---- Records provided

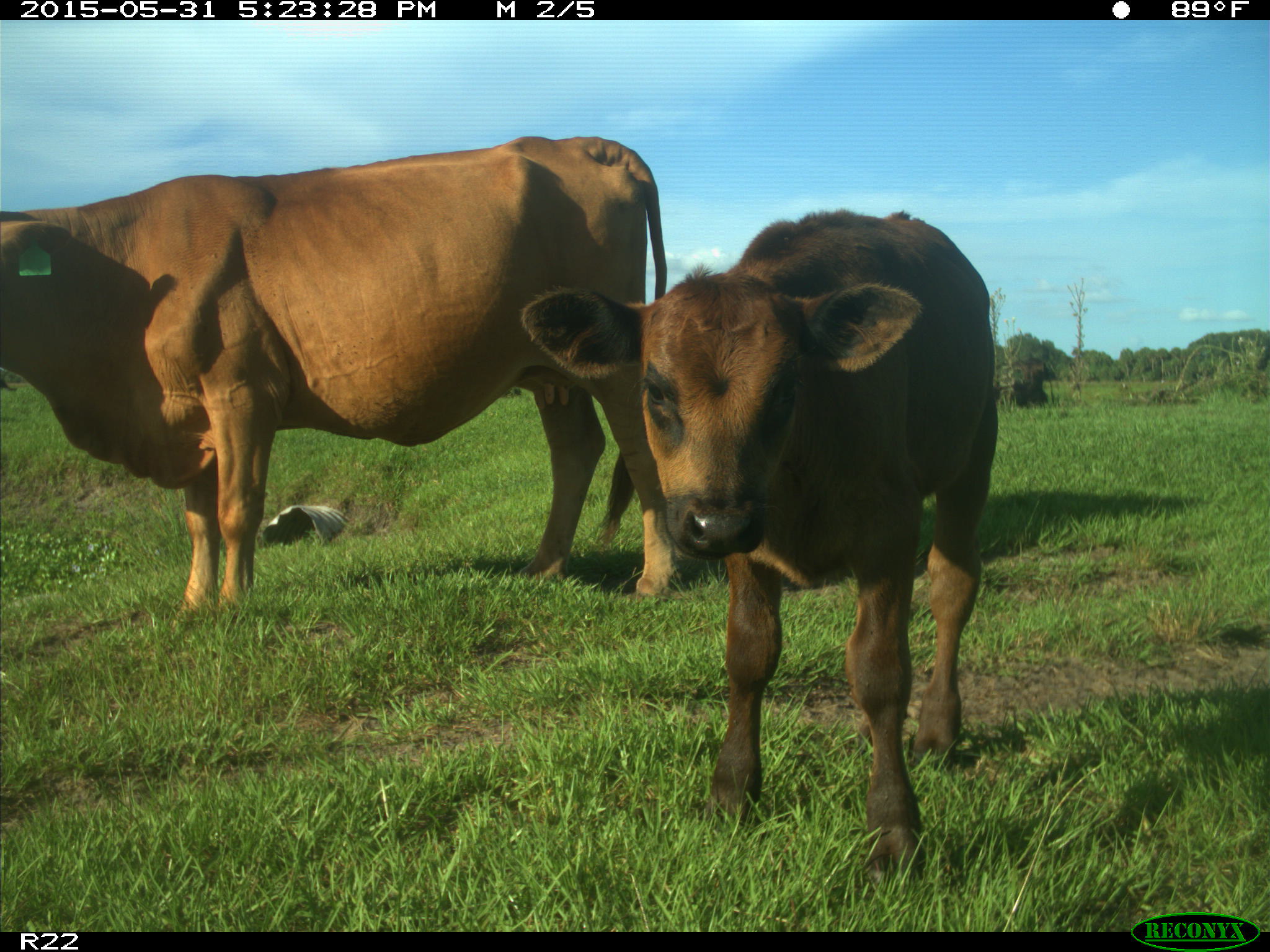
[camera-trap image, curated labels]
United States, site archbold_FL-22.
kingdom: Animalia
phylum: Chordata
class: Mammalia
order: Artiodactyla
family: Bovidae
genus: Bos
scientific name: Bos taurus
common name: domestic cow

--------
---- Records provided

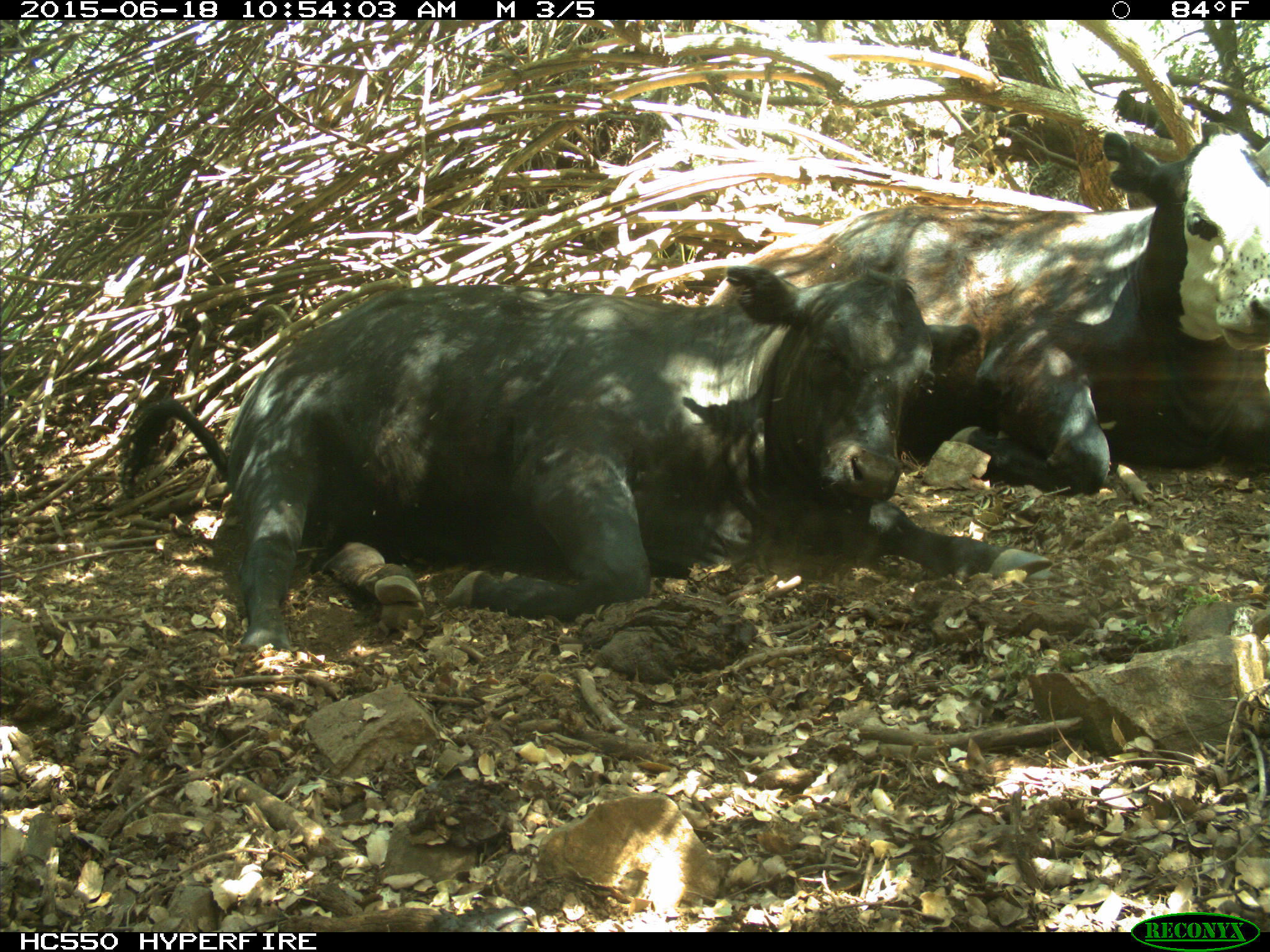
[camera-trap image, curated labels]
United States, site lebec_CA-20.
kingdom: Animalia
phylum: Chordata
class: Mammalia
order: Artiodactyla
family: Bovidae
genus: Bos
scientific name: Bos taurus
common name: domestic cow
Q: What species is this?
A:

--------

Go through the lines above and count those that include "United"; give the total and nothing more.

2